Raidol: Eu sou produtora de tanta coisa, porque eu faço produção artística, backstage, produção executiva, eu produzo set de filmagem, de campanha, faço eventos como o Festival SeRasgum, Festival Lambateria, Festival de Música Amazônica, circuito Manacaos em Manaus. E ao mesmo tempo sou curadora, né? Porque eu fui curadora do Edital Natura Musical ano passado. Tem uma conexão maravilhosa com a Amazônia, com todas as Amazônias, né? As Amazônias brasileiras, a Amazonia Legal, que é o Norte inteiro mais o Maranhão e Mato Grosso. E comecei a me conectar com artistas da Venezuela, da Colômbia, que fazem parte desse outro lado amazônico. E assim, é muito difícil. Porque às vezes eu acabo focando muito em toda a produção que eu tenho para fazer e esqueço um pouco da artista. E aí isso é uma coisa que agora eu tenho buscado ir atrás de fomentar as redes, investir na imagem, fazer essas coisas que tem que ser feitas, porque não é só sobre talento, é sobre planejamento e investimento. Mas ao mesmo tempo é muito legal conseguir produzir tanta coisa diferente, porque isso me dá um 360. E eu também produzo artistas, né? Eu tenho uma empresa chamada Toró Produções, que é minha e do meu sócio Gustavo Moreira. E a Toró faz diferentes braços da produção cultural, desde a produção de eventos, como eu falei anteriormente, a produção de campanhas, filmes que já é mais o que eu faço, shows. E a gente gerencia a carreira de alguns artistas, como Valéria Paiva do Fruto Sensual, Jeff Moraes, Naieme que tá no musical da Fafá de Belém, Malu Guedelha, Tiffany Boo, que é uma drag queen que canta brega, nossa, enfim, Ruann Lins, Juca Culatra.
E é muito legal estar ajudando essas pessoas a escrever projetos, a passar em editais e fazer com que elas apareçam no digital, apareçam na cena musical. Por exemplo, a primeira coletânea que a Tiffany Boo lançou na carreira dela, foi depois da parceria dela com a Toró. Ruann Lins, o primeiro projeto dele, que foi o EP, foi parceria com a Toró. Valéria Paiva, que é a rainha das aparelhagens, diz que o melhor show que ela teve na vida dela foi um show que nós produzimos, que foi Val canta Gal, que era só ela cantando Gal Costa. Então assim, é muito legal porque eu acho que a gente fomenta a cena, fomenta a cultura, fomenta uma economia criativa, sabe? Faz com que circule grana nesse meio.

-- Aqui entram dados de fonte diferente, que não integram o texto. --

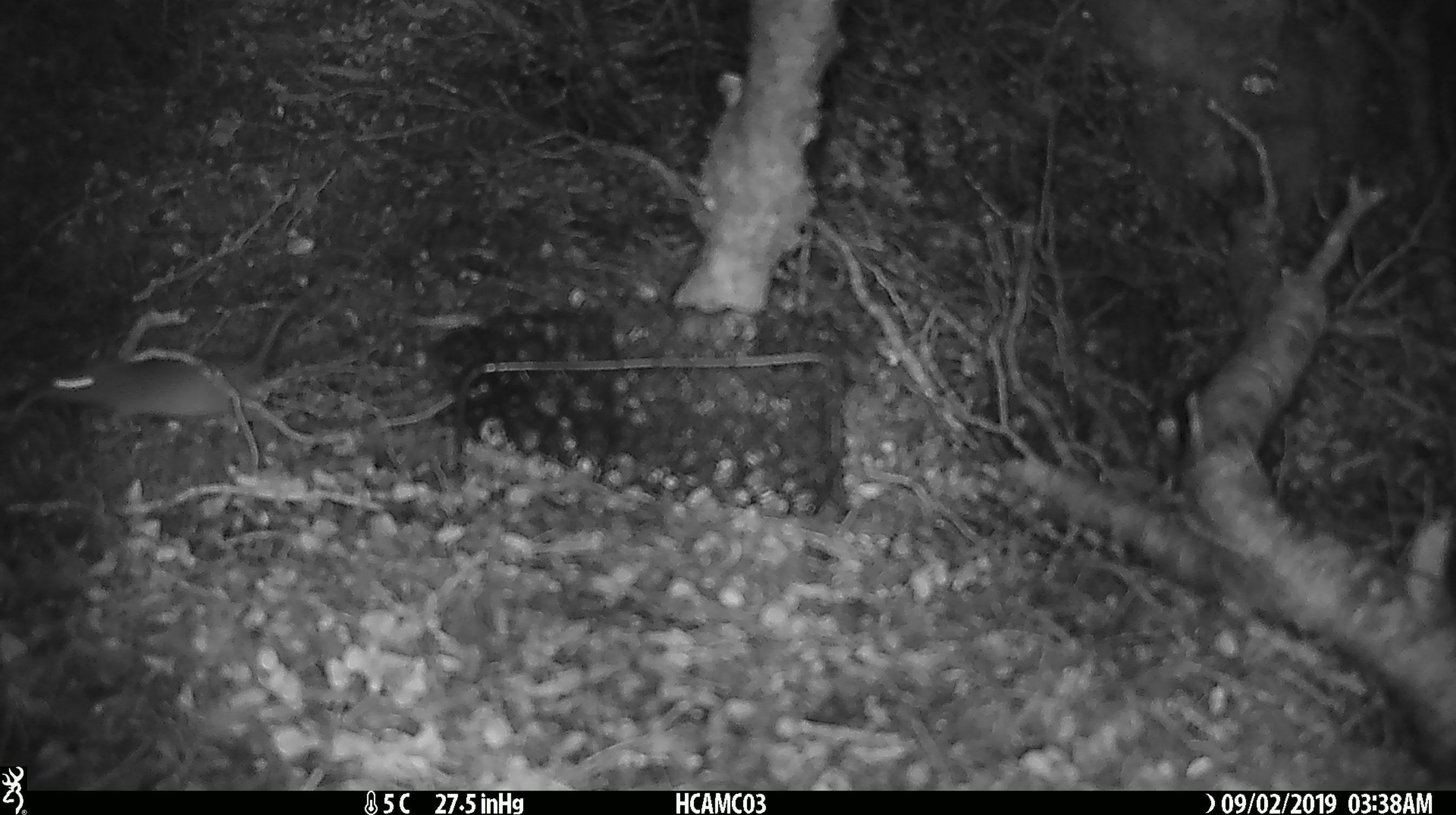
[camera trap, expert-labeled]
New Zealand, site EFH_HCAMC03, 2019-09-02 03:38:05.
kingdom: Animalia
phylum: Chordata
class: Mammalia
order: Rodentia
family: Muridae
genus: Mus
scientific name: Mus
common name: mouse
Mouse (Mus).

E isso é muito simbólico, porque isso é feito por um boy com uma cabeça incrivel, que é o meu sócio, e por uma travesti. E essa junção deu muito certo.
E se tem muita diferença entre os artistas que produzimos? Tem, porque esses artistas são completamente diferentes entre si. A gente só pega artistas que a gente não tenha outro que faça algo parecido. Então, por exemplo, a Malu Guedelha para mim vai ser a nova voz da música brasileira. Ela é uma coisa Marisa Monte, Marina Sena, e Malu, muito Malu. Tiffany Boo que é uma drag queen que faz technobrega. Aí nós temos o Juca Culatra, que já veio da cena mais antiga, que canta reggae, canta rock. Valéria Paiva, Rainha das Aparelhagens, uma mulher que tem mais de 600 músicas assim registradas. Naieme, que é um grande expoente da geração daqui, que ela canta um uma MPB mais originária das coisas daqui como a ilha do Marajó, a cultura marajoara. Aí eu vou para Marara Kelly, que é uma cantora que faz uma parada meio Björk, que é paraense, mas mora na Suíça. Tem Ruann Lins, que já é uma vibe latino-america. Sandrinha Eletrizante, que já é Brega e Forró e Jeff Moraes, que já faz um um pop afro-amazônico. Jeff é o que a gente mais se assemelha a mim, Mas eu produzo igual, pesquiso editais próprios para cada um desses artistas. E é isso.

Me Gusta: Dentro do que você puder contar. Quais são os próximos passos da carreira?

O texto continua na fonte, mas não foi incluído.